Het is een favoriet voorbeeld van Richard Susskind, auteur van boeken als The end of Lawyers. Hij houdt juristen voor dat hun cliënten geen advocaat zoeken, maar een oplossing. Krijgen ze die op een andere manier sneller, goedkoper of klantvriendelijker, dan zijn ze weg.
Susskinds voorbeeld wordt heel reëel als we kijken naar de opmars van juridische AI-oplossingen. De tijd dat juridische kennis voorbehouden was aan advocaten ligt ver achter ons. De tijd dat cliënten automatisch naar een advocaat gingen voor een advies of oplossing, ook. Wat AI-tools al kunnen bieden, is gigantisch, al is een veelgehoorde pavlovreactie ‘dat er altijd behoefte zal blijven aan menselijk contact’.
Het punt is dat het totaal onbelangrijk is hoe goed en onmisbaar juristen zichzelf vinden.
Het is belangrijk wat de cliënt vindt. En die heeft er vaak helemaal geen moeite mee om de oplossing online te zoeken. Als hij zich ziek voelt, googelt hij immers ook de symptomen (en mogelijke oplossingen) op Thuisarts.nl, al vinden veel huisartsen dat onverantwoord.
Het is dus zaak te onderkennen dat AI juridische taken helemaal kan overnemen en de cliënt oplossingen kan bieden die sneller, toegankelijker en goedkoper zijn.

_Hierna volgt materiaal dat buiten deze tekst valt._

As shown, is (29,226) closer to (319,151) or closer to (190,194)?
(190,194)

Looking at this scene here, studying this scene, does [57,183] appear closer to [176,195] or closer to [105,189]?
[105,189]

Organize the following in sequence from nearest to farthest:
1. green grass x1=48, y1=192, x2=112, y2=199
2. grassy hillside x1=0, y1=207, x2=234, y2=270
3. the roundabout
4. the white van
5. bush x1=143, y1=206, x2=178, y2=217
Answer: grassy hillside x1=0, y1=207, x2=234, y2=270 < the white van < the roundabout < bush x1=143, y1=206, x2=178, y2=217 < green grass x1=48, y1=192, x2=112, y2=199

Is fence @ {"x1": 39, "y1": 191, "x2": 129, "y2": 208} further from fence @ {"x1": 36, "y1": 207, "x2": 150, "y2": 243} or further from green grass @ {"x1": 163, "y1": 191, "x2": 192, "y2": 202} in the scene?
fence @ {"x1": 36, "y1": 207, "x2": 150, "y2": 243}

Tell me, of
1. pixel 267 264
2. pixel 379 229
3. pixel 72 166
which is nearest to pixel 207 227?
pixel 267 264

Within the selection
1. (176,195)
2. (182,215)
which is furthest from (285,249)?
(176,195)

En niet per definitie slechter. De NOvA moet dat onderkennen, experts rond de tafel halen die (zonder commercieel belang) hun visie geven op de gevolgen van de AI-opmars voor de juridische praktijkuitoefening en opleiding en richtlijnen geven voor het gebruik van AI (zie ter inspiratie het rapport van de New Yorkse balie op Legal Profession Impact – Ethics (nysba.org). En we moeten de inconvenient truth onder ogen zien dat een jurist soms onmisbaar is en soms ook niet.